Une heure trente minutes trépidantes qui laissent peu de répit aux spectateurs pris dans un tourbillon de scènes qui s’enchaînent dans une cadence époustouflante. Forcément, le titre du film en soi, « Balkissa, les démons de minuit », en dit long sur le vertige dans lequel Aïda Diallo nous entraîne, peinture torride des mœurs et valeurs d’une société à la boussole grippée. Le thème du film aurait tout aussi bien pu être : « Les hommes résistent à tout, sauf à la tentation de la chair !».

« Balkissa, les démons de minuit », est une allusion à l’expression usitée «le démon de midi», cette tentation aveuglante de la chair qui s’empare des humains au milieu de leur existence. Certes, la fresque brossée par Aïda est une tentative pour décrire les mœurs en vigueur aujourd’hui au Mali. Mais, en réalité, ces mœurs ont une dimension à la fois diachronique (universalité, simultanéité dans l’espace) et synchronique (similitude dans le comportement des humains, depuis la nuit des temps) à laquelle les auteurs des tragédies grecques nous ont habitués.

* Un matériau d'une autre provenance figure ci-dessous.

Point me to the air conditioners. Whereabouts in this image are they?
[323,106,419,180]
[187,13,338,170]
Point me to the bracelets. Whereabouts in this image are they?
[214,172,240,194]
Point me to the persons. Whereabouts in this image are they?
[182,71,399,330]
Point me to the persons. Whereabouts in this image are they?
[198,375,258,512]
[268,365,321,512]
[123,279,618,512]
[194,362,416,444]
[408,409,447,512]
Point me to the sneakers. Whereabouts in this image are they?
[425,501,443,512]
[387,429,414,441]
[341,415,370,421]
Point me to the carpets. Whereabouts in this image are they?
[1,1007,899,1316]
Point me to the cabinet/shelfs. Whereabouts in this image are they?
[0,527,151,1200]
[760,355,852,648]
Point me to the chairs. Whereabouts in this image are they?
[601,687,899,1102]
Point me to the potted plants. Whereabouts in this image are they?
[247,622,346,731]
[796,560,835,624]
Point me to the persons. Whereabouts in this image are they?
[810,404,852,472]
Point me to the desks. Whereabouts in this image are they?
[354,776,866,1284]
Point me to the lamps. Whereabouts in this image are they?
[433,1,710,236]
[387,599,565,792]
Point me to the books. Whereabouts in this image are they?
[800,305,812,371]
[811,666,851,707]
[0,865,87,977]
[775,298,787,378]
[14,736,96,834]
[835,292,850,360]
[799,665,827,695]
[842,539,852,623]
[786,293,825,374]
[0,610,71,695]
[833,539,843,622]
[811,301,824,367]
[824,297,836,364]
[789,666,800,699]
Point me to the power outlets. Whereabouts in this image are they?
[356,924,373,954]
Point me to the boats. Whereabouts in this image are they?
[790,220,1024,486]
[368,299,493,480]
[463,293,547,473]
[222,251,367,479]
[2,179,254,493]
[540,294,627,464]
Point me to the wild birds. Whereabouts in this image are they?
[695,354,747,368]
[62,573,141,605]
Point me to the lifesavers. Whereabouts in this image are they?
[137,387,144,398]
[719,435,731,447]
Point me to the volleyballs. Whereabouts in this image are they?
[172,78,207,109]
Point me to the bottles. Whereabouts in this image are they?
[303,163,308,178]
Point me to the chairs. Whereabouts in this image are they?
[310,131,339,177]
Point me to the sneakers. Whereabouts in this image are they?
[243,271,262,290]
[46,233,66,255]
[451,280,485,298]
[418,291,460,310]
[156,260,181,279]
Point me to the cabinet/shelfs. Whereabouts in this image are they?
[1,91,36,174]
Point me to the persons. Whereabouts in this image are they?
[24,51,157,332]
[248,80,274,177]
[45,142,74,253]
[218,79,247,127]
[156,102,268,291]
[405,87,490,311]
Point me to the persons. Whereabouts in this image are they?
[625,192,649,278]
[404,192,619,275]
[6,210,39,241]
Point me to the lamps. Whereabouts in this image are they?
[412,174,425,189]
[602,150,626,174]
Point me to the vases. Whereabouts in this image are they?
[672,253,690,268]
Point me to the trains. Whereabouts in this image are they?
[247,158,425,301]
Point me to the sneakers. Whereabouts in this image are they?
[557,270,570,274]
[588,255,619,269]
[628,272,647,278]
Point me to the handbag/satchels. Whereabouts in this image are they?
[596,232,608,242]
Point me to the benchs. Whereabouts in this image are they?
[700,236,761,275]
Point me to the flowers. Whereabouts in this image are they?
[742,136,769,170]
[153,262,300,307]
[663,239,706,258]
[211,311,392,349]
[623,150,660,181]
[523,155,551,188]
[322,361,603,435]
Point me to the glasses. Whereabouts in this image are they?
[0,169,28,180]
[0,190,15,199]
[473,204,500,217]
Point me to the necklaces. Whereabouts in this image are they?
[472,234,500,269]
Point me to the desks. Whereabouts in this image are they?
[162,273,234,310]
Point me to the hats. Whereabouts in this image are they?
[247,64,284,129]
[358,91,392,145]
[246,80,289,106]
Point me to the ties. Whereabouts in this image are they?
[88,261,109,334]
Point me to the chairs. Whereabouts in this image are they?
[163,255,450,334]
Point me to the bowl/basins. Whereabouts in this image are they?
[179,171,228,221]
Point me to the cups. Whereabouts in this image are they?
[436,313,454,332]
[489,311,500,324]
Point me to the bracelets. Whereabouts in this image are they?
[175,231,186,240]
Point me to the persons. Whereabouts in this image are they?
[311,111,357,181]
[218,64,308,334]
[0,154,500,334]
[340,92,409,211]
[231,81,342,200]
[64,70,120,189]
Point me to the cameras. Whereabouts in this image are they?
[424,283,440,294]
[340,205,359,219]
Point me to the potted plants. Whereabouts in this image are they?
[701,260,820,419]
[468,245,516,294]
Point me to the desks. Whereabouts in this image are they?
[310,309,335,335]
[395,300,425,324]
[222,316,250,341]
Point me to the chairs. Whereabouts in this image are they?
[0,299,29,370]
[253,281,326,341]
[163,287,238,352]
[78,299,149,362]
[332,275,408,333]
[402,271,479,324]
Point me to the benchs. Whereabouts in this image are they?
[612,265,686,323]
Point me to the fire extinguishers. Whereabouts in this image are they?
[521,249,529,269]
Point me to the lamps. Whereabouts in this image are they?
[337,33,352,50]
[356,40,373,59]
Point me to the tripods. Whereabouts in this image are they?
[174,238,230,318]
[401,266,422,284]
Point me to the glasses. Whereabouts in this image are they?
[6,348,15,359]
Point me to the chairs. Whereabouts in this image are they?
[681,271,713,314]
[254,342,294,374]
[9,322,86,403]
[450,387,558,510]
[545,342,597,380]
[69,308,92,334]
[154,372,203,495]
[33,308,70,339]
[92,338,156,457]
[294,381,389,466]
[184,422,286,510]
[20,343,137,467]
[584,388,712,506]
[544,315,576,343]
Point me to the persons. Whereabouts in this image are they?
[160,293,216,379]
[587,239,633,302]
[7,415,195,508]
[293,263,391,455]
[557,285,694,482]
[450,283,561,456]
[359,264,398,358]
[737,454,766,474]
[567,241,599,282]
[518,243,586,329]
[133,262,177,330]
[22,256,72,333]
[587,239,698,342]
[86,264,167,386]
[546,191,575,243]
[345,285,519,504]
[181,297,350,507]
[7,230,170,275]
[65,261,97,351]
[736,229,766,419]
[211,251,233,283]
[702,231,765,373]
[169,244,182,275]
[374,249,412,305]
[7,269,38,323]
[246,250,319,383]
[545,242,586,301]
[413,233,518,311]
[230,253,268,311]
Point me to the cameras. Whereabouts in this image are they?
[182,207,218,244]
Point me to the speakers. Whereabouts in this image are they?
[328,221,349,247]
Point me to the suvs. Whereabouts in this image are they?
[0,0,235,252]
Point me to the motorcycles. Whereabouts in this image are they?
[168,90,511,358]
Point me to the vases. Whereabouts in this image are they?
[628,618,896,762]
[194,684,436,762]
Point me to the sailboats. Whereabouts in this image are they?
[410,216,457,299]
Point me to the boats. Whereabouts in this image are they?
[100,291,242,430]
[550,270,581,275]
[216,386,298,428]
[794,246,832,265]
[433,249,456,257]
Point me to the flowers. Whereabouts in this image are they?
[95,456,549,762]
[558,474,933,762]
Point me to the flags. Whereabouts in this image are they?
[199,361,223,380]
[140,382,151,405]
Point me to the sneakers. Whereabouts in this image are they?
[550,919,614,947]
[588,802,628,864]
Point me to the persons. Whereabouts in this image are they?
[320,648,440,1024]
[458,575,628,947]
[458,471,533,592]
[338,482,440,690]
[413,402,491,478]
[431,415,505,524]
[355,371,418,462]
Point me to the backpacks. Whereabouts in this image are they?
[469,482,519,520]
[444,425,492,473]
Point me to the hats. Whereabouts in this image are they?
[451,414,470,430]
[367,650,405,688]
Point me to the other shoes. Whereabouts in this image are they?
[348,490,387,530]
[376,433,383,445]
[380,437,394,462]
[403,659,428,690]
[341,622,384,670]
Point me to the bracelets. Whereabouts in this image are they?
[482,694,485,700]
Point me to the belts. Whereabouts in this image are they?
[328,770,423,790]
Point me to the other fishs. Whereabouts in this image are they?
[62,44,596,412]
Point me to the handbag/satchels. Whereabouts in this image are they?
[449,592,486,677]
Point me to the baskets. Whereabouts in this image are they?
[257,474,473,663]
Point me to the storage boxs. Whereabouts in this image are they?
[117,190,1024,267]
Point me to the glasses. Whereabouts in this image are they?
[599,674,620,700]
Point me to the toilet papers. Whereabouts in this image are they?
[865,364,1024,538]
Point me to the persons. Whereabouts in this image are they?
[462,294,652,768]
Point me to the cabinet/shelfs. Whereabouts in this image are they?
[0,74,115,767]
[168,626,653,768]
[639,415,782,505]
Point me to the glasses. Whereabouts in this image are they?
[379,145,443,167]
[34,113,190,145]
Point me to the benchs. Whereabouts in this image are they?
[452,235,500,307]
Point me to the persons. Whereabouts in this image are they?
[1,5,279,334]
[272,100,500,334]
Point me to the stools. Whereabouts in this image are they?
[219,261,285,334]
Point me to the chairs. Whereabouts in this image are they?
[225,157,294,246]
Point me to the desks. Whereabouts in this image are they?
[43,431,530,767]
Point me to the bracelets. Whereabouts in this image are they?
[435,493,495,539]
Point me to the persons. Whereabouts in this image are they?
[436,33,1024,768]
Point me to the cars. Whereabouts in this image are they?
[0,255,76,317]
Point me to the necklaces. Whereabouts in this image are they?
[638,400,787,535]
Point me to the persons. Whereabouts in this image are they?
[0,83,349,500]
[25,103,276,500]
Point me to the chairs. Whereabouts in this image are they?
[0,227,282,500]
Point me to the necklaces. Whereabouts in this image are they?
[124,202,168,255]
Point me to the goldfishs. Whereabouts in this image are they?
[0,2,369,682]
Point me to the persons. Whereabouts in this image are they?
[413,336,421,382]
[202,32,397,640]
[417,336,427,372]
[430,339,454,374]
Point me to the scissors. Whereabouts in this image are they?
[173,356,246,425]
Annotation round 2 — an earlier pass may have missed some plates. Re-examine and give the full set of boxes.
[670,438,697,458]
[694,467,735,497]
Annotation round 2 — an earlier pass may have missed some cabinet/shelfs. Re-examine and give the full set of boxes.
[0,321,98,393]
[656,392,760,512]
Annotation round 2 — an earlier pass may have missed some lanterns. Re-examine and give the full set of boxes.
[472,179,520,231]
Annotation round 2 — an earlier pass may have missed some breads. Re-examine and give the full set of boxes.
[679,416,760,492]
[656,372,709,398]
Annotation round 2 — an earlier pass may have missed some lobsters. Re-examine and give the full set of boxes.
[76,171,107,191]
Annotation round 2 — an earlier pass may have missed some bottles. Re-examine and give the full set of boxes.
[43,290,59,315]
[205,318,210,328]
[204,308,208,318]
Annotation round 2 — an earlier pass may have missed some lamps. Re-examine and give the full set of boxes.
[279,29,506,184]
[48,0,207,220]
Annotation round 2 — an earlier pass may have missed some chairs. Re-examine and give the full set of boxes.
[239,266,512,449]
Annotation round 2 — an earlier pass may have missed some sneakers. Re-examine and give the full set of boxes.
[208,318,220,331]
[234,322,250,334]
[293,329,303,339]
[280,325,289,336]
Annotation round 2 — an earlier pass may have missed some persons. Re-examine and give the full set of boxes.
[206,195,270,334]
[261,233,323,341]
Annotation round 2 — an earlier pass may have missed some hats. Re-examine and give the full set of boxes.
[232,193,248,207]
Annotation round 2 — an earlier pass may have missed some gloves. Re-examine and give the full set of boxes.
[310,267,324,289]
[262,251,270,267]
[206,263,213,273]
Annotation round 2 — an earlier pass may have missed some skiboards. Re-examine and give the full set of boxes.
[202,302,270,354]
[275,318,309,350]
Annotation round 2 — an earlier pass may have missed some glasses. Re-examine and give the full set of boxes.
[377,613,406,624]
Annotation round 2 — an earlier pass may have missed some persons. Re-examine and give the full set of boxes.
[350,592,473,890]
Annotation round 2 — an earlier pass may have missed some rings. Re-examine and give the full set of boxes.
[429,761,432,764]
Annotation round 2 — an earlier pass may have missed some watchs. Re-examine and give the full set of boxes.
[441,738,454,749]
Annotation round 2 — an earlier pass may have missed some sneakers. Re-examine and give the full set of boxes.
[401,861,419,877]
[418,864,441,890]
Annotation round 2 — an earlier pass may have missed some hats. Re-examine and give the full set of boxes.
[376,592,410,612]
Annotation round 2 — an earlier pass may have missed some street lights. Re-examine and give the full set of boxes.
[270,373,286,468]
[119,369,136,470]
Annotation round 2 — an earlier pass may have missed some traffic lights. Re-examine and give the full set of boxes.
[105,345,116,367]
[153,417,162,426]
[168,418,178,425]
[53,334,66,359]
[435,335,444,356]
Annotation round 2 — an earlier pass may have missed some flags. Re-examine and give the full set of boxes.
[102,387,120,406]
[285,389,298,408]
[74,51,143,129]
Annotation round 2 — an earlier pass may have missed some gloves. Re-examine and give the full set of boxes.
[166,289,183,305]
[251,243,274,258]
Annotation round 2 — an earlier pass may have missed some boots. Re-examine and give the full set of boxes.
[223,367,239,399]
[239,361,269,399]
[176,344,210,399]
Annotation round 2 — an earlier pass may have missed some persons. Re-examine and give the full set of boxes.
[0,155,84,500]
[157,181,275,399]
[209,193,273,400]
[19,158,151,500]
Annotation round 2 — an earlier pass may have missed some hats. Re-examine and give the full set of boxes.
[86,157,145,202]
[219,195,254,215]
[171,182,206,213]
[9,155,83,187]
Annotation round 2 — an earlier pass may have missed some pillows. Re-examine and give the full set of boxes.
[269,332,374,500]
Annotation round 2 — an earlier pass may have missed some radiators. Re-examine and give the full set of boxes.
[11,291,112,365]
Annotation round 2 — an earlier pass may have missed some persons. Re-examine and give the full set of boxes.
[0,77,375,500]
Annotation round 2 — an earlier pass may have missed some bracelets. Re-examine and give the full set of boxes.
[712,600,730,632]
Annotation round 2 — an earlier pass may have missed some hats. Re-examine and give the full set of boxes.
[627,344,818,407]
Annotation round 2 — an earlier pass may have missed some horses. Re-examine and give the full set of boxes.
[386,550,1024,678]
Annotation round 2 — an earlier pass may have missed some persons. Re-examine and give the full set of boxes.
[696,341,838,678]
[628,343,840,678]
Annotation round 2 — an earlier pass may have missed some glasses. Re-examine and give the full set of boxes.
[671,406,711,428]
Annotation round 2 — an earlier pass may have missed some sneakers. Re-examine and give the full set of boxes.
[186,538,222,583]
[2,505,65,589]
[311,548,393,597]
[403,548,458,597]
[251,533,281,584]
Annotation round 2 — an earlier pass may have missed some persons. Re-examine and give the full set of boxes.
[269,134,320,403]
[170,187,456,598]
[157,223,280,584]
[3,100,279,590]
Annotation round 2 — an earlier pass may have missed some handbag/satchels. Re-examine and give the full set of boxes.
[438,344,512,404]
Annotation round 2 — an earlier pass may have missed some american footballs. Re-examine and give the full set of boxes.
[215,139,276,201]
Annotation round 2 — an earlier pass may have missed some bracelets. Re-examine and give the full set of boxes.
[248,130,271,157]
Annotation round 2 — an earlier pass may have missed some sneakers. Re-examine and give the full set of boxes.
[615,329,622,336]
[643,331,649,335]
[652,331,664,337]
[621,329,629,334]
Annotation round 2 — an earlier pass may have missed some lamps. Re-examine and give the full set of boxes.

Sophocle, Euripide, Eschyle…, des siècles avant notre ère, ont produit sur ces thèmes des œuvres immortelles qui foisonnent.

Si la lâcheté, l’égoïsme, la vénalité, la luxure dans les relations humaines, qui prospèrent allègrement dans le film d’Aïda, sont devenus des traits de caractère du Mali contemporain, force est de reconnaître  qu’ils ne sont pas propres à notre seule société ; ils sont permanents sous d’autres cieux, aujourd’hui comme hier et sans doute comme demain !

Bamako, Ségou, Kayes, Sikasso, Gao, Tombouctou…et même nos plus petits hameaux pullulent de « Dramane », délaissant leur compagne d’hier pour des midinettes croqueuses de diamants, vampires assoiffés du magot de vieux barbons impénitents dont le vieillissement ne saurait être un handicap et pour qui, comme l’affirmait un journaliste français, « le démon de midi n’est qu’un bon diable » à qui il ne faut pas désobéir !

De ce point de vue, Aïda Mady Diallo, nous a gratifiés d’un divertissement honorable qui jure avec la grisaille culturelle accablante qu’on ne peut que déplorer. Du reste, le public bamakois ne s’y est pas trompé en prenant d’assaut le millier de places de la salle du cinéma Magic (ex-Babemba) remplie comme un œuf, jusqu’aux allées qui regorgeaient de monde. Le constat qui s’impose, démontrant la soif inextinguible du public malien pour la production cinématographique nationale et africaine, doit interpeller les autorités maliennes. Le combat pour la survie du ventre va de pair avec celui pour la survie de l’esprit, car l’homme ne vit pas que de pain.

Bravo, Aïda ! Bravo à toute votre équipe ! Ce coup d’essai laisse entrevoir des perspectives prometteuses, d’autant que vous vous exprimez sous le coaching généreux de maîtres à l’envergure de Cheikh Oumar Sissoko. En vous faisant confiance, l’opérateur Afribone a, manifestement, fait le bon pari. Ce pari ne restera certainement pas vain si vous continuez dans la voie de la persévérance. Chapeau l’Artiste, Djénéba Koné, talent admirable au jeu si naturel, à Oumou Coulibaly dans le rôle de Youma qu’elle interprète avec un aplomb impressionnant ! Toute l’équipe, dont la plupart font du cinéma pour la première fois, mérite des encouragements. Il est vrai qu’ils ont pu compter sur la maestria et la vigilante protection d’un de nos plus grands acteurs de théâtre, Aguibou Dembélé, alias Dramane dans le film, qui officie au Conservatoire des Arts et Métiers Multimédia Balla Fasséké Kouyaté de Bamako.

La qualité technique du film, sous la direction du cameraman Gaoussou Bassékou Tangara, assisté d’Israël Oron, a été appréciée. Dommage qu’elle ait pâti, lors de la projection, de la faible qualité des projecteurs de la salle, donnant aux images une impression de léger flou.